Plaçons-nous donc au point de vue de ce peuple, et concluons par un jugement impartial. Le comte Spéranski n’est pas mort tout entier ; il a légué à son pays des ébauches de lois, des projets de réforme, et, ce qui ne vaut pas moins que tout cela, l’exemple d’une vie dévouée et d’un noble caractère. Il y a désormais dans l’administration russe une tradition féconde. Il faut souhaiter pour la Russie qu’elle ne se perde pas. Le comte Spéranski a laissé des manuscrits dont la publication acquitterait une dette nationale, et servirait à l’éducation des esprits. Je ne parle pas seulement de cette collection innombrable de travaux de législation disséminés dans les chancelleries de l’empire-, le public ne connaît guère de lui que sa traduction de l’Imitation de Jésus-Christ, arrivée maintenant à sa sixième édition : on ne lirait pas sans profit les traités de théologie, les essais de littérature, les méditations politiques et morales qui le consolaient des souffrances de l’exil, ou le délassaient de ses rudes labeurs. Il nous a été donné de parcourir quelques-unes de ces pages, et nous y avons admiré, au milieu des effusions d’une âme sainte, un esprit droit, toujours préoccupé de la pratique, et passionné pour le bonheur du genre humain. Un de ces écrits les plus curieux, ce sont les Leçons de Législation, composées pour le prince qui occupe aujourd’hui le trône de Pierre le Grand. Le comte Spéranski avait été chargé par le tsar Nicolas d’enseigner au grand-duc héritier les principes de la législation et du droit ; on devine avec quel empressement il accepta une pareille tâche. Ce jeune prince qu’il devait initier à la philosophie sociale, c’était le neveu du souverain dont il avait été autrefois le conseiller et l’ami. N’était-ce pas comme une réparation que lui offrait la fortune ? et ne semblait-il pas qu’il reprît son œuvre interrompue ? Les chimères, s’il y en avait eu quelques-unes dans les inspirations de sa jeunesse, avaient disparu à la clarté de l’expérience ; ces leçons de droit politique étaient le résumé d’une vie de travail et de dévouement. Une philosophie toute pratique, des principes libéraux appropriés à l’état du pays, y sont exprimés avec cette précision élégante dont il avait le secret.

* _CE QUI EST ATTENDU_: Recopiez intégralement le texte sur le comte Spéranski, sans y changer un seul mot. La liste ne joue aucun rôle dans ce travail.

* _DONNÉES DISPONIBLES_:
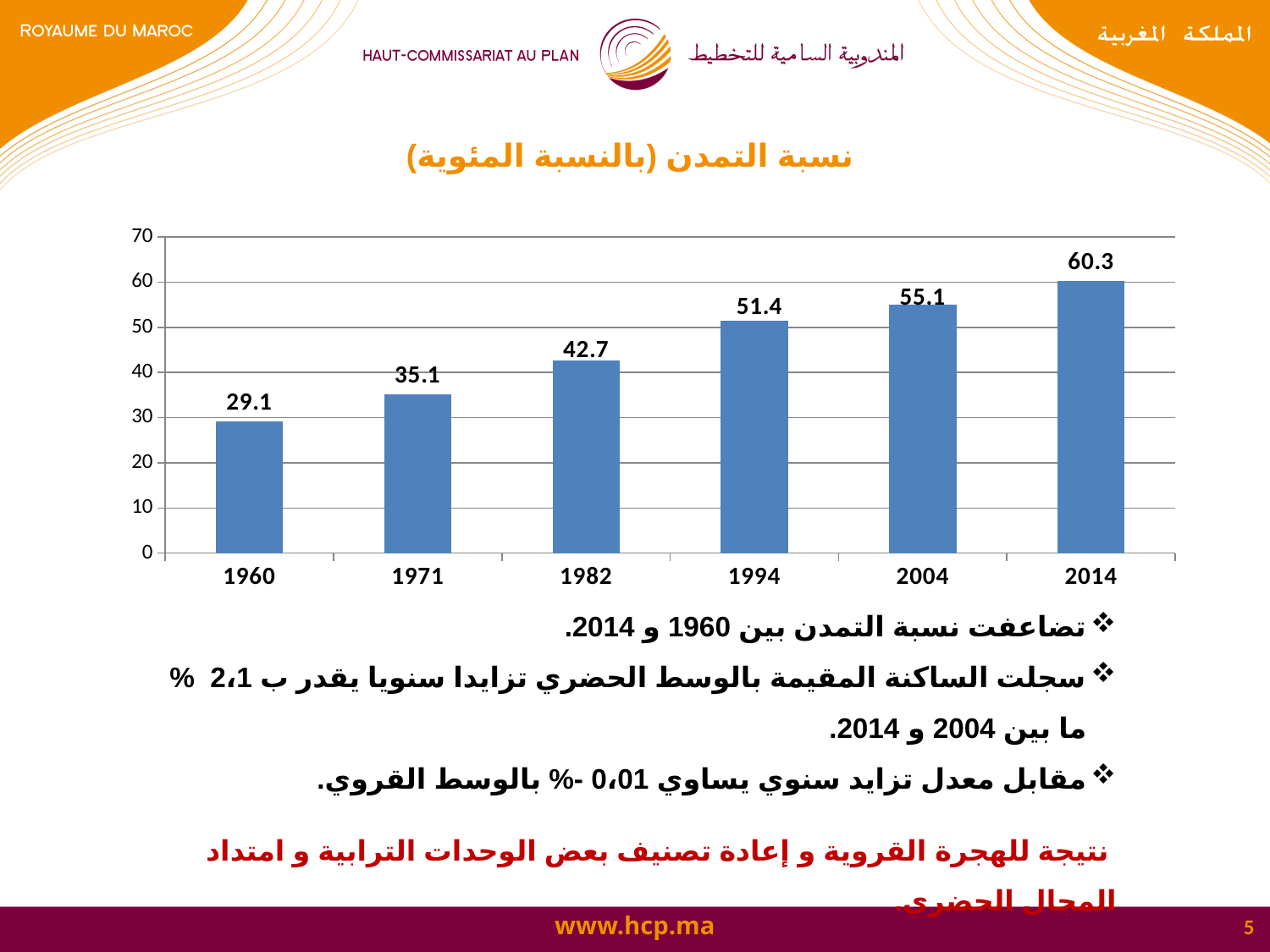
Which is larger, the value for 1971 or the value for 1994? 1994 Which year has the highest value? 2014 What is the difference between the values for 2014 and 1960? 31.2 What is the value shown for 2014? 60.3 Do the values rise or fall from 1960 to 2014? rise What kind of chart is shown on the slide? bar chart What is the urbanization rate shown for 1960? 29.1 What is the value shown for 1982? 42.7 Which year has the lowest value? 1960 Is the value for 2004 greater or less than 50? greater How many years are shown on the x axis? 6 What is the difference between the values for 2004 and 1994? 3.7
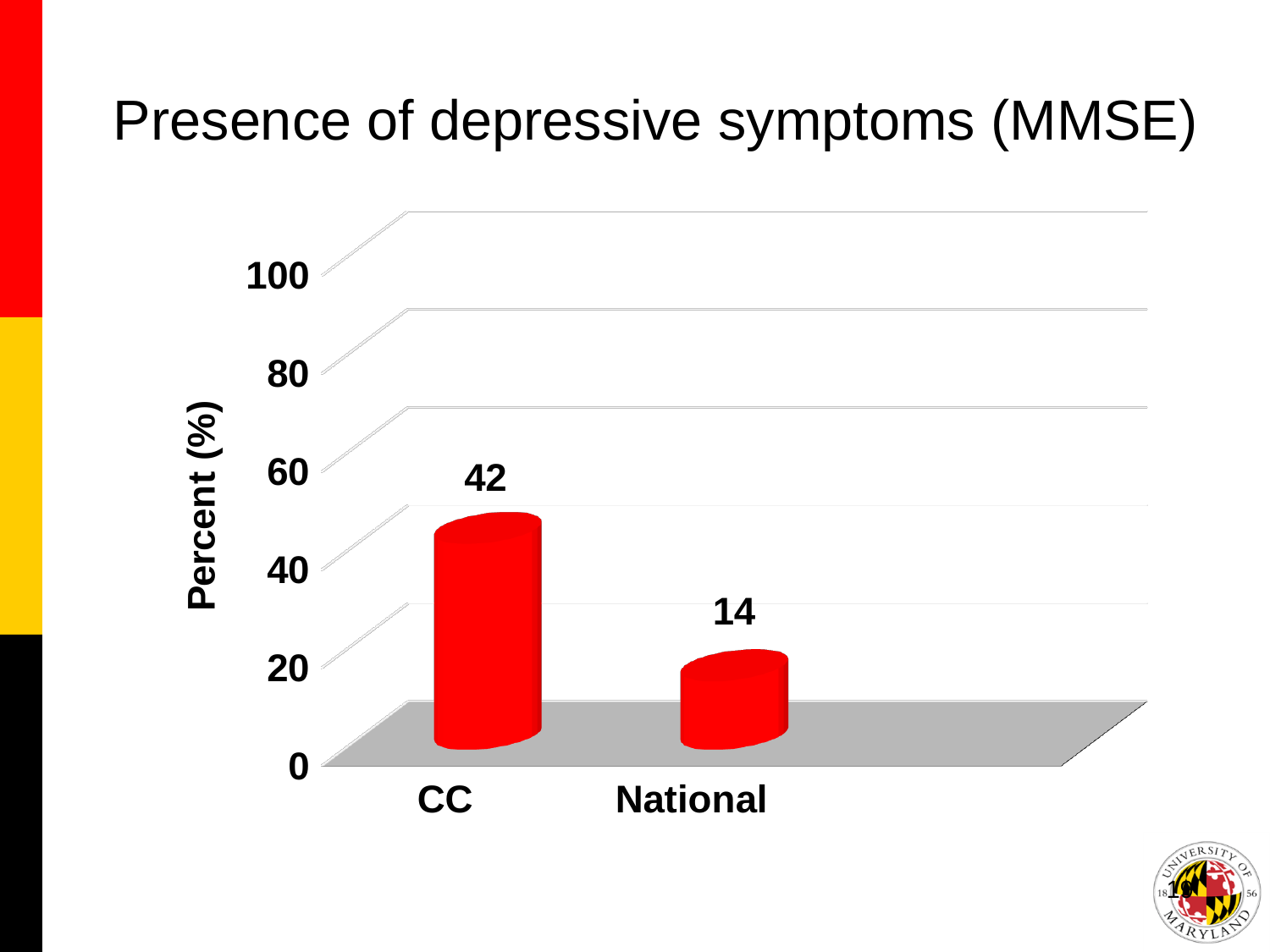
Is the value for CC greater or less than 60? less Is the value for National greater or less than 20? less Which category has the highest value? CC What is the value for National? 14 What is the difference between the values for CC and National? 28 What is the label of the vertical axis? Percent (%) How many categories are shown on the x axis? 2 What is the title of the chart? Presence of depressive symptoms (MMSE) What is the value for CC? 42 Which is larger, the value for CC or the value for National? CC What kind of chart is shown on the slide? bar chart Which category has the lowest value? National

* _RÉPONSE ATTENDUE_:
Plaçons-nous donc au point de vue de ce peuple, et concluons par un jugement impartial. Le comte Spéranski n’est pas mort tout entier ; il a légué à son pays des ébauches de lois, des projets de réforme, et, ce qui ne vaut pas moins que tout cela, l’exemple d’une vie dévouée et d’un noble caractère. Il y a désormais dans l’administration russe une tradition féconde. Il faut souhaiter pour la Russie qu’elle ne se perde pas. Le comte Spéranski a laissé des manuscrits dont la publication acquitterait une dette nationale, et servirait à l’éducation des esprits. Je ne parle pas seulement de cette collection innombrable de travaux de législation disséminés dans les chancelleries de l’empire-, le public ne connaît guère de lui que sa traduction de l’Imitation de Jésus-Christ, arrivée maintenant à sa sixième édition : on ne lirait pas sans profit les traités de théologie, les essais de littérature, les méditations politiques et morales qui le consolaient des souffrances de l’exil, ou le délassaient de ses rudes labeurs. Il nous a été donné de parcourir quelques-unes de ces pages, et nous y avons admiré, au milieu des effusions d’une âme sainte, un esprit droit, toujours préoccupé de la pratique, et passionné pour le bonheur du genre humain. Un de ces écrits les plus curieux, ce sont les Leçons de Législation, composées pour le prince qui occupe aujourd’hui le trône de Pierre le Grand. Le comte Spéranski avait été chargé par le tsar Nicolas d’enseigner au grand-duc héritier les principes de la législation et du droit ; on devine avec quel empressement il accepta une pareille tâche. Ce jeune prince qu’il devait initier à la philosophie sociale, c’était le neveu du souverain dont il avait été autrefois le conseiller et l’ami. N’était-ce pas comme une réparation que lui offrait la fortune ? et ne semblait-il pas qu’il reprît son œuvre interrompue ? Les chimères, s’il y en avait eu quelques-unes dans les inspirations de sa jeunesse, avaient disparu à la clarté de l’expérience ; ces leçons de droit politique étaient le résumé d’une vie de travail et de dévouement. Une philosophie toute pratique, des principes libéraux appropriés à l’état du pays, y sont exprimés avec cette précision élégante dont il avait le secret.